**WHAT TO PRODUCE:** Could you retype exactly the lines below between the one holding "J'avais dessiné un" and the one holding "gargantilha semi-jóia pedra", inclusive, leaving out any pictures?

**GIVEN INFORMATION:**
[Start of section]
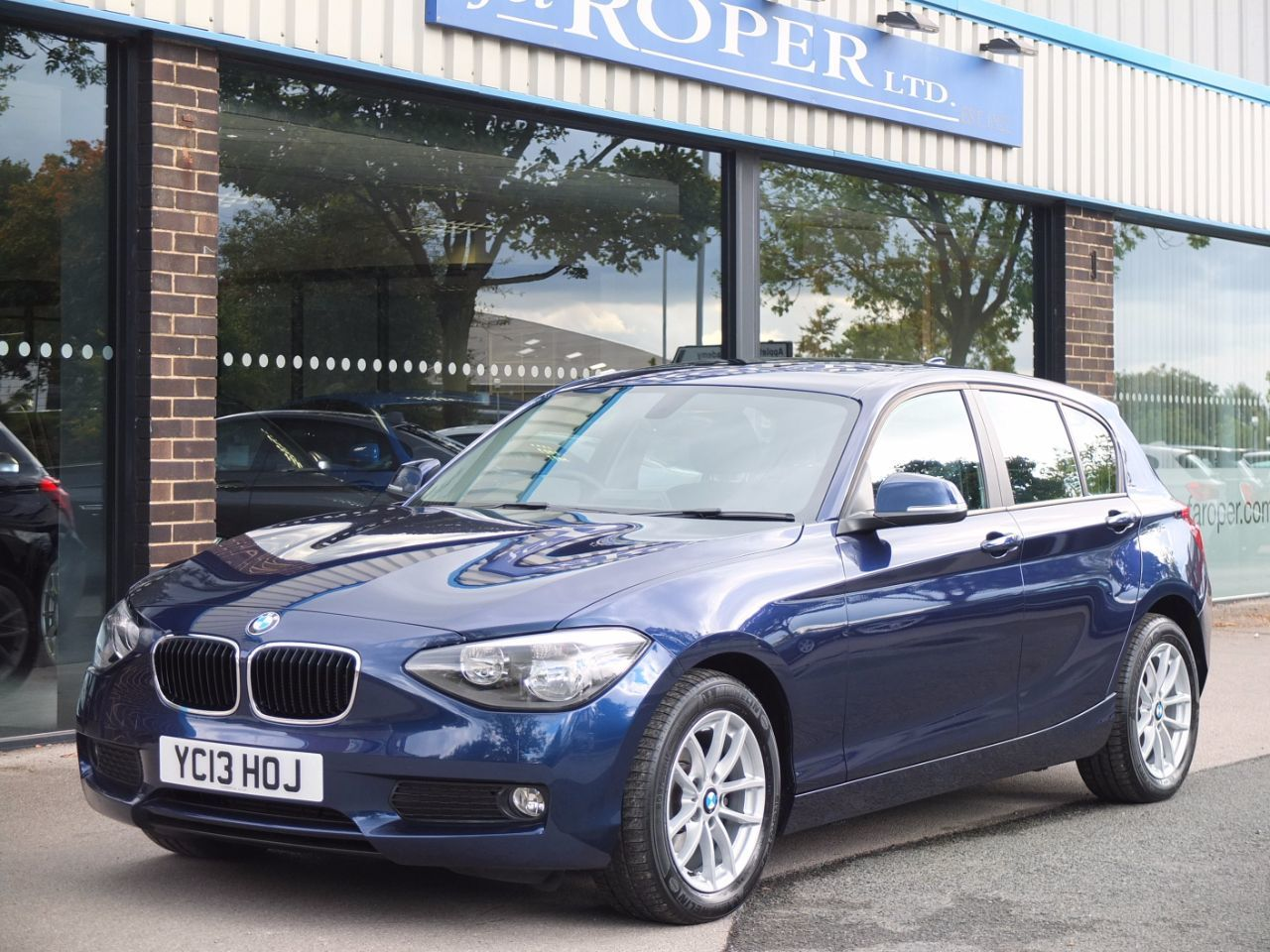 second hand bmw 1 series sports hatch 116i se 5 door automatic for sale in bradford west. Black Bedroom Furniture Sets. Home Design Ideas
[End of section]
[Start of section]
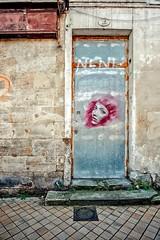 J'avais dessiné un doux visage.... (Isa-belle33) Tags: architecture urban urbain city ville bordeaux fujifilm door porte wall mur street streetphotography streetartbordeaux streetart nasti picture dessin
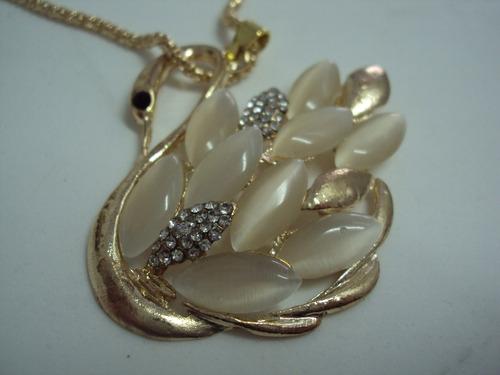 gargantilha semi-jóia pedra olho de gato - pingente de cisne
[End of section]
[Start of section]
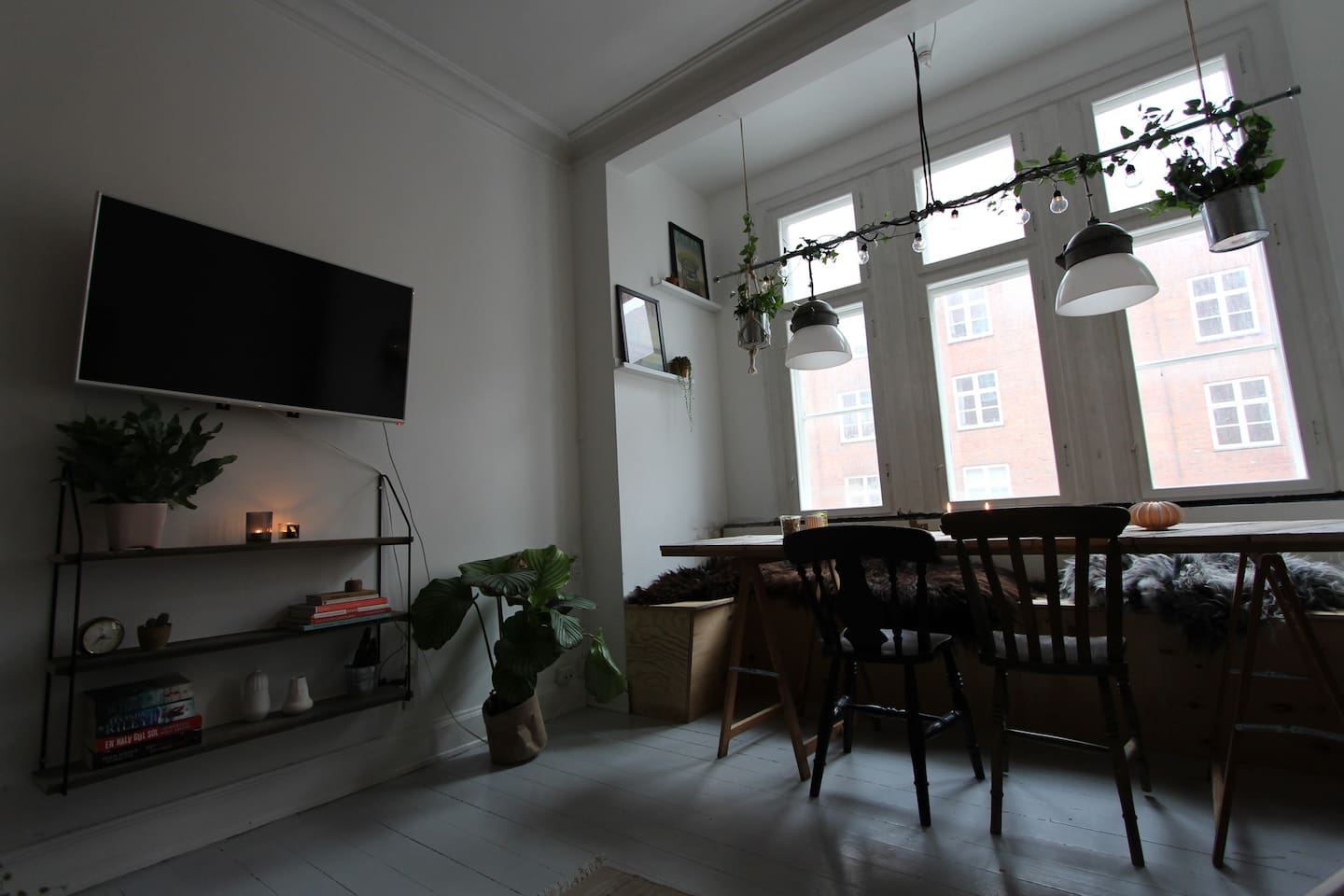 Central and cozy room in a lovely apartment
[End of section]
**RESULT FOR THIS EXERCISE:**
 J'avais dessiné un doux visage.... (Isa-belle33) Tags: architecture urban urbain city ville bordeaux fujifilm door porte wall mur street streetphotography streetartbordeaux streetart nasti picture dessin
 gargantilha semi-jóia pedra olho de gato - pingente de cisne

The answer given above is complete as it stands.